Kostich, who now serves as CEO and artistic officer of Kaatsbaan, a cultural park in Tivoli, New York, said in an interview that she would focus on expanding audiences and attracting a wider variety of artists to the group’s residencies and other programs. She is expected to start in October.

“It should be an art center for everyone,” Kostich, 50, said. “I would love to see it become a place that everybody wants to be a part of, whether or not you’re a die-hard dance fan or someone who works in a completely different field.”

The center, with an annual operating budget of $3.5 million and more than a dozen staff members, was founded in 2005 by Mikhail Baryshnikov, a ballet star whose defection from the Soviet Union in 1974 stunned the dance world. He praised the choice of Kostich, saying she had the expertise to lead the center through the pandemic and beyond.

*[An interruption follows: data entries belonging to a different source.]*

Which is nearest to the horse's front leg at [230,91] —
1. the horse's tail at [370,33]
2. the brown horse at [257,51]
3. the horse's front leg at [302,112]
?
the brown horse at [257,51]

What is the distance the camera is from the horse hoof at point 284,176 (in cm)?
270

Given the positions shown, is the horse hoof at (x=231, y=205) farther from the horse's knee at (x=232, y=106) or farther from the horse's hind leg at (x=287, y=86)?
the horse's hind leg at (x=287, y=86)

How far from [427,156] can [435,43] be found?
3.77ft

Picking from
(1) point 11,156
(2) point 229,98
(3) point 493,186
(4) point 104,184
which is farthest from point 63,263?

“I am honored that she will bring her talents to BAC and am confident that her creative vision, financial savvy and love of the arts is precisely what BAC needs to head into the future,” he said in a statement.

The center, which presents dance, music and other programming, resumed live performances only in March, later than many other performing arts groups, as it awaited a long-planned replacement of its heating, ventilation and cooling systems.

In 2020, when the coronavirus forced cultural institutions to suspend live performance, the center began a commissioning program focused on digital works as a way of sustaining the organization and encouraging artists to continue creating during the pandemic.

The fall season begins in October with a series of salon concerts. Among the performers are Owls, a string quartet, and The Westerlies, a brass quartet.